---------- TEXT PROVIDED

Stigmergy | open-ended processes | Scoop.it
This article is part of a series: ‘Governance and other systems of mass collaboration’. Stigmergy is a mechanism of indirect coordination between agents or actions. The principle is tha...
starwalker's insight:

Stigmergy is neither competitive nor traditionally collaborative.

With stigmergy, an initial idea is freely given, and the project is driven by the idea, not by a personality or group of personalities. No individual needs permission (competitive) or consensus (cooperative) to propose an idea or initiate a project. There is no need to discuss or vote on the idea, if an idea is exciting or necessary it will attract interest. The interest attracted will be from people actively involved in the system and willing to put effort into carrying the project further, not empty votes from people with little interest or involvement. Since the project is supported or rejected based on contributed effort, not empty votes, input from people with more commitment to the idea will have greater weight. Stigmergy also puts individuals in control over their own work.

--------------------

■ WORK TASK 1
Turn the paragraph of the stigmergy text that begins "With stigmergy, an initial idea" into a short bulleted list that keeps its main facts.
■ WORK TASK 2
Write a continuation of the stigmergy text, starting right after its final sentence.
The rows have nothing to do with the stigmergy text.

---------- EXCERPTED DATA

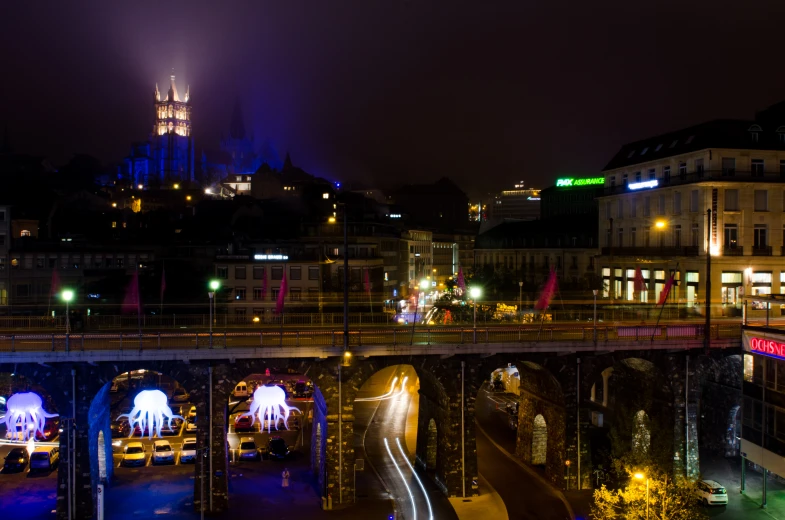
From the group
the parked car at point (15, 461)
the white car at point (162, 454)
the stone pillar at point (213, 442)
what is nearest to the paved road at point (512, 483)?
the stone pillar at point (213, 442)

--------------------

■ EXERCISE OUTPUT 1
- An initial idea is freely given, and the project is driven by the idea rather than by any personality or group.
- No one needs permission (as in competition) or consensus (as in cooperation) to propose an idea or start a project.
- Ideas aren't discussed or voted on. An exciting or necessary idea attracts interest on its own.
- That interest comes from people who are actively involved and willing to put in effort, not from empty votes.
- Because projects rise or fall on contributed effort, the input of more committed people carries more weight.
- Individuals stay in control of their own work.

■ EXERCISE OUTPUT 2
Rather than the traditional corporate model of endless acquisition and expansion, stigmergy encourages splintering into different nodes. Because each individual is responsible only for their own work, and no one can direct a group of workers, expansion means more work for the individual, a self limiting prospect. As a system grows, the additional work requires either additional resources or splintering; as communication is easier and there is more autonomy in smaller groups, splintering is the more likely outcome of growth.


A new system of governance or collaboration that does not follow a competitive hierarchical model will need to employ stigmergy in most of its action based systems. It is neither reasonable nor desirable for individual thought and action to be subjugated to group consensus in matters which do not affect the group, and it is frankly impossible to accomplish complex tasks if every decision must be presented for approval; that is the biggest weakness of the hierarchical model. The incredible success of so many internet projects are the result of stigmergy, not cooperation, and it is stigmergy that will help us build quickly, efficiently and produce results far better than any of us can foresee at the outset.